▶ [Problems and tasks]
**1.** Summarize the post on craft projects in two sentences.
**2.** Reproduce everything in the post on craft projects from "Egg-carton flowers:  Cut" down to "a home-made pot.", word for word.

▶ [Selected excerpt]
- - -

I love this idea and wish I'd thought about it when I was in high school.  In fact, I've been trying to think of how to start an art group for adults in my neighborhood, so I might steal some of the great ideas posted here.  If you are thinking about using craft to do some good, there are some really simple, green, fun projects that you could do in a volunteer setting with children or the elderly:

Egg-carton flowers:  Cut up the individual egg cups from a washed egg carton, the foam ones work best.  Punch a hole in the bottom of each cup.  String a pipe cleaner through the hole, and decorate the egg cup to look like a flower using paint, Sharpee markers, stickers, glitter, fabric, ribbon, or whatever else your heart desires.  You can enlist people of all ages and abilities to help decorate.  The individual flowers are lovely or you can put a few in a boquet for a real creative pop! You can also "plant" these flowers in a home-made pot.

- - -

▶ [Dataset records]
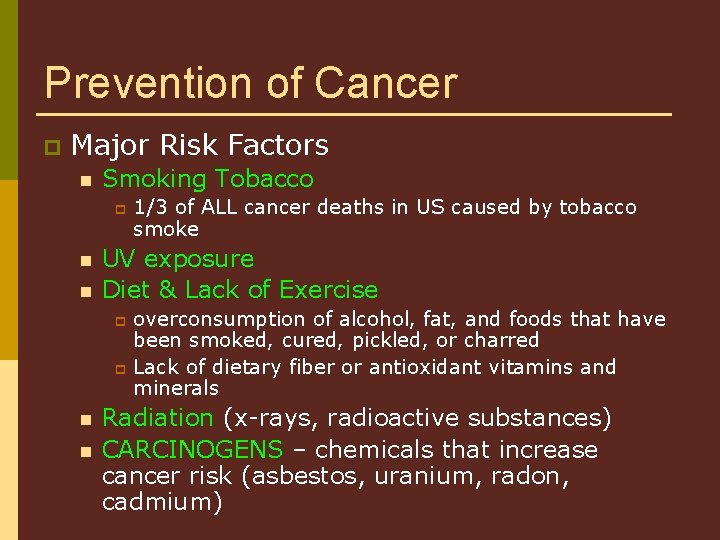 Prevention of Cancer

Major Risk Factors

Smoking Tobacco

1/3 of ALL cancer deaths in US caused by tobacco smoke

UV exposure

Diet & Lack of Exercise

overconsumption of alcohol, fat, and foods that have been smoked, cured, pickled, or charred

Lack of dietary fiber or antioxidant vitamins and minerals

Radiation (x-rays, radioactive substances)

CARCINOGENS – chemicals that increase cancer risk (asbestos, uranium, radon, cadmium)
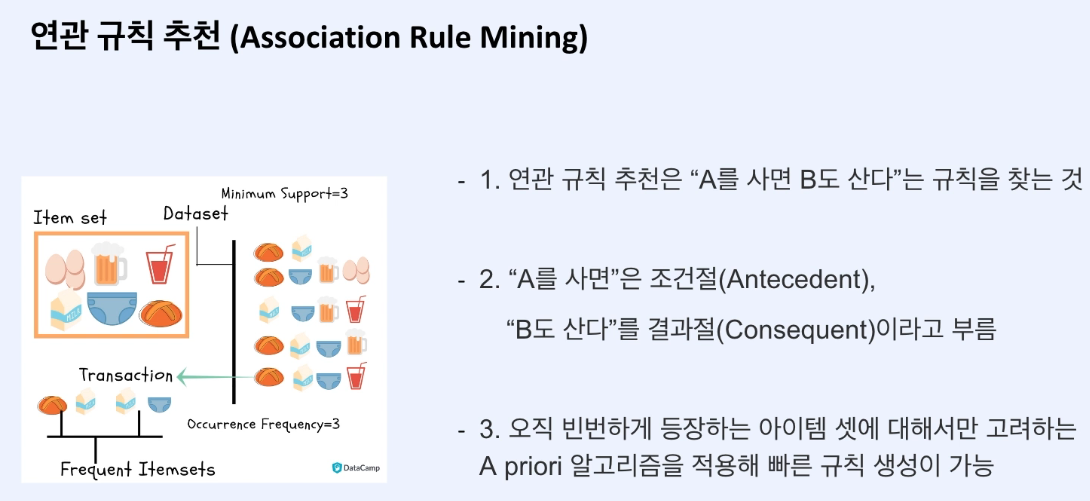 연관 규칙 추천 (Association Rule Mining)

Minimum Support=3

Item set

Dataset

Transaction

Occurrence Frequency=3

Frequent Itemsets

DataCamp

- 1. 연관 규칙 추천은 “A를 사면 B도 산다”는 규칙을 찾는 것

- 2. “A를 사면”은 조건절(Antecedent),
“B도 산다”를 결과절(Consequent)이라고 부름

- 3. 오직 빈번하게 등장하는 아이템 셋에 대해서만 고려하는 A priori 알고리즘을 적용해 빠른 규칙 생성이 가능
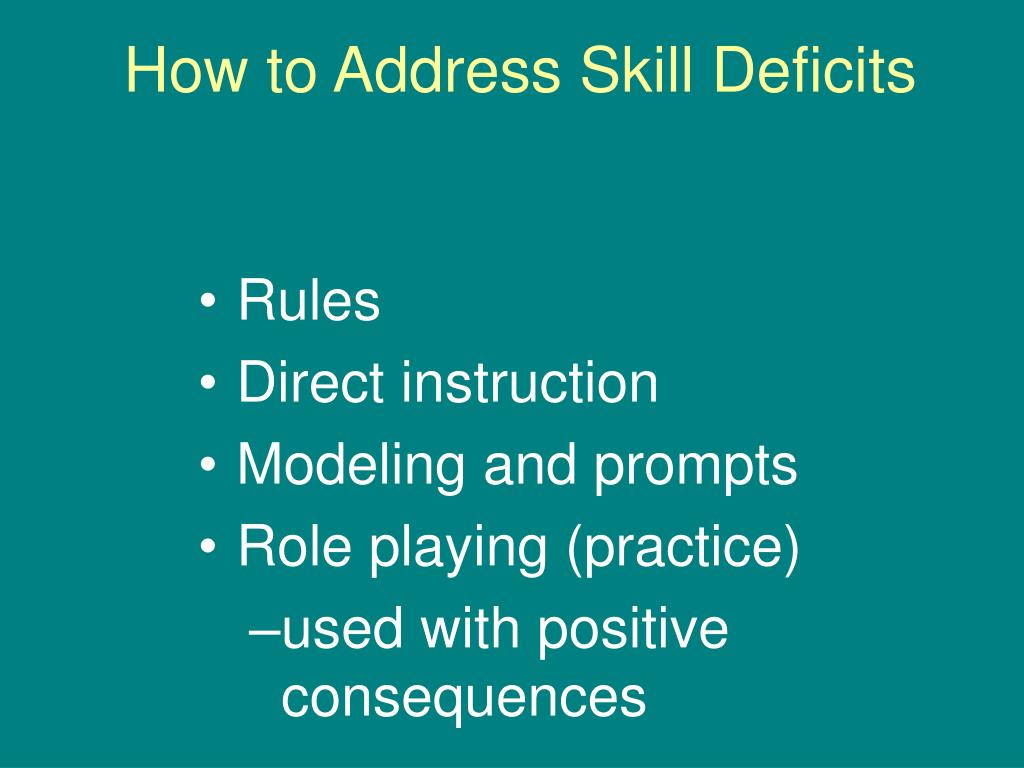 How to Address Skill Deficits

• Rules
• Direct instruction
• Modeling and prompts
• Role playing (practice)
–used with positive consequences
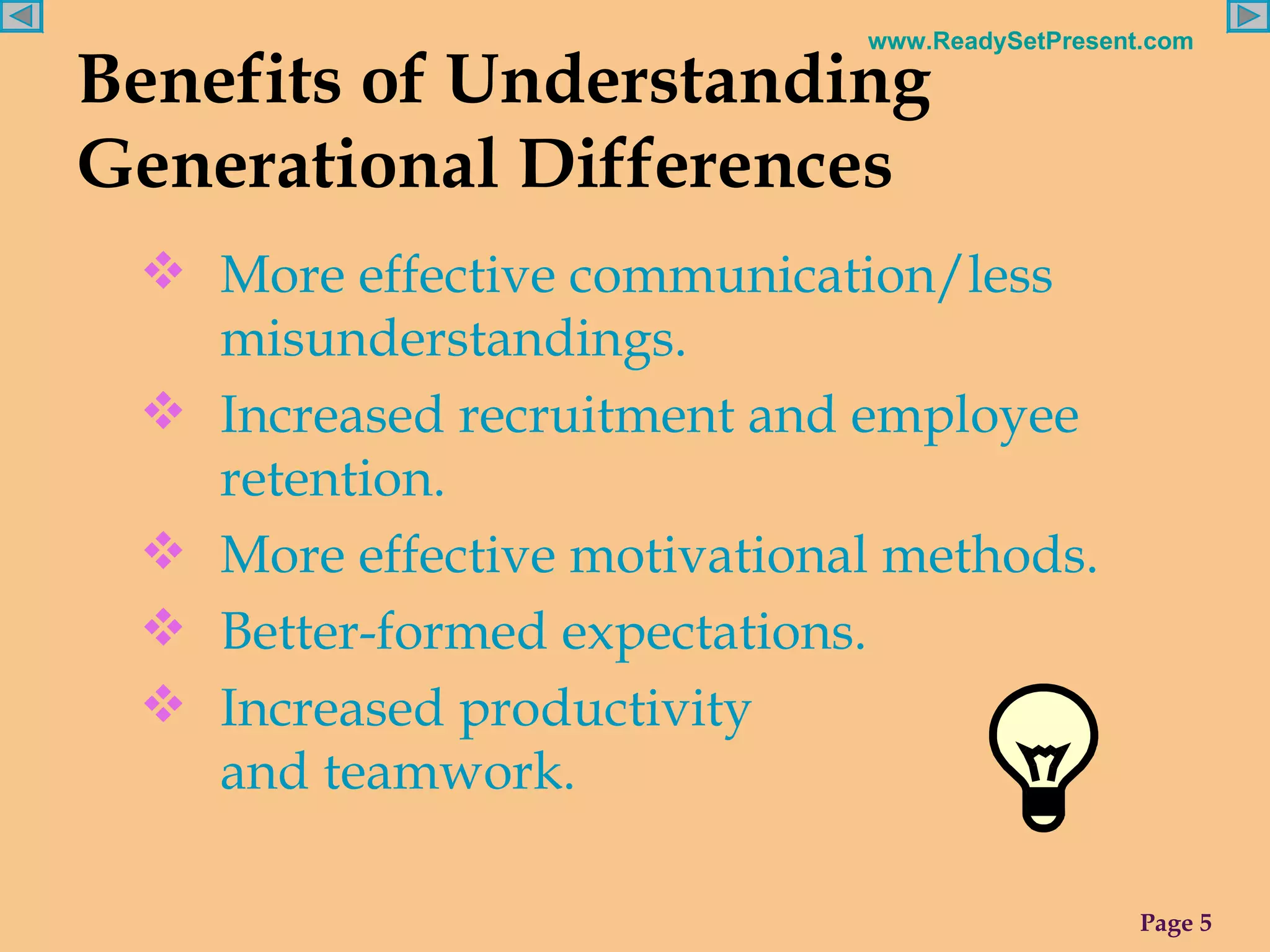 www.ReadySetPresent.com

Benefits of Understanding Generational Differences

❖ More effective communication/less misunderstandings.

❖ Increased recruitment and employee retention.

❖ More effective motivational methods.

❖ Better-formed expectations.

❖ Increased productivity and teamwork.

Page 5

- - -

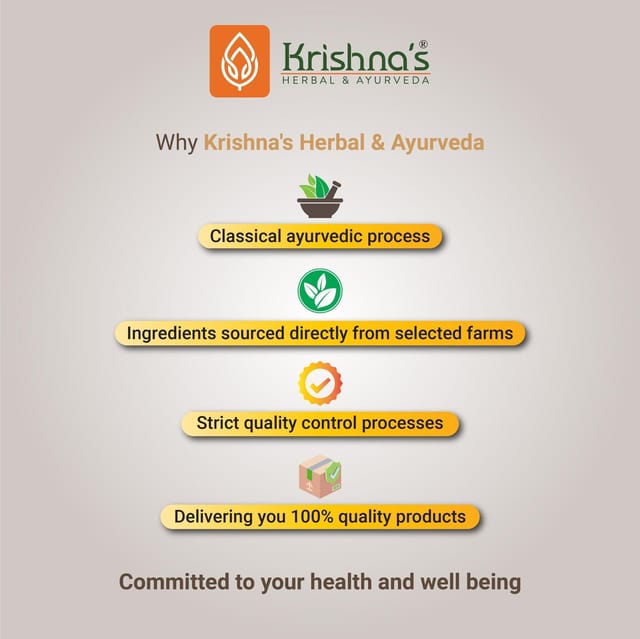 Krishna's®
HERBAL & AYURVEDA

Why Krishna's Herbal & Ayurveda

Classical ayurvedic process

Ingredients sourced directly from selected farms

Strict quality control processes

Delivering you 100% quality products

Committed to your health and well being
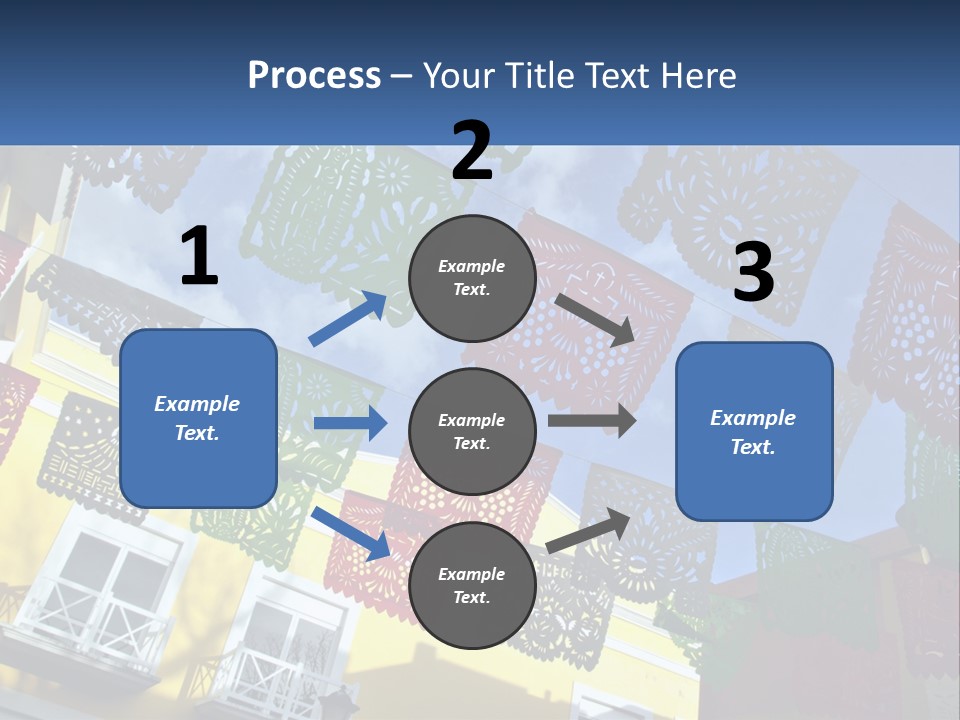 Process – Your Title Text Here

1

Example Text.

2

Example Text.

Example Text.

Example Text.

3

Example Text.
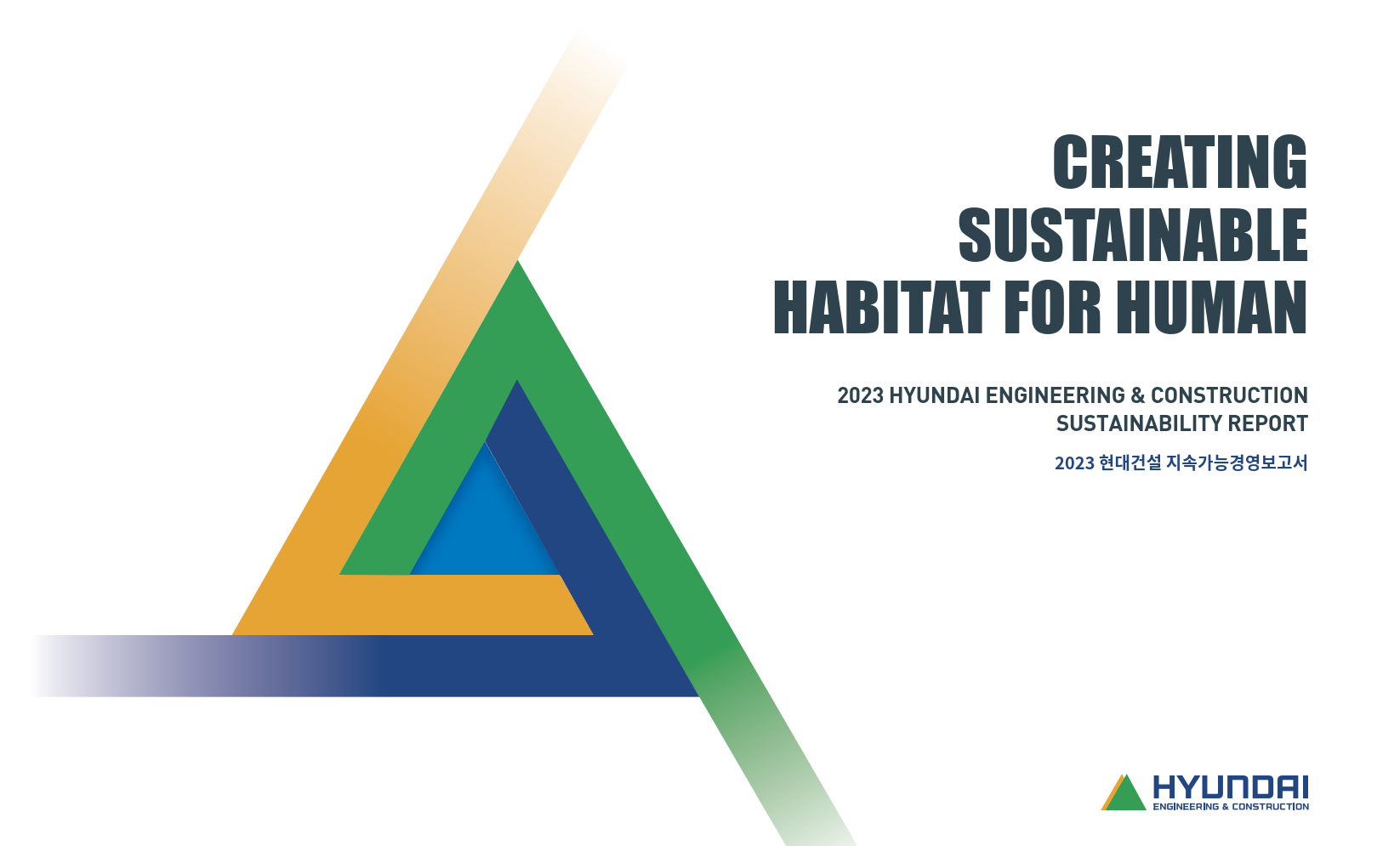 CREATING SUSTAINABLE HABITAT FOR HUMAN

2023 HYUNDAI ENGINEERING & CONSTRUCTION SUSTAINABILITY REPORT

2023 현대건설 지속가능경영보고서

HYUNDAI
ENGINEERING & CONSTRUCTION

- - -

▶ [Response list]
**1.** The writer loves the idea, hopes to start an art group for adults in the neighborhood, and suggests simple, green, fun craft projects for volunteering with children or the elderly. One is egg-carton flowers: cut out the egg cups, punch a hole in each, string a pipe cleaner through, and decorate them as flowers to use singly, group into a bouquet, or "plant" in a home-made pot.

**2.**
Egg-carton flowers:  Cut up the individual egg cups from a washed egg carton, the foam ones work best.  Punch a hole in the bottom of each cup.  String a pipe cleaner through the hole, and decorate the egg cup to look like a flower using paint, Sharpee markers, stickers, glitter, fabric, ribbon, or whatever else your heart desires.  You can enlist people of all ages and abilities to help decorate.  The individual flowers are lovely or you can put a few in a boquet for a real creative pop! You can also "plant" these flowers in a home-made pot.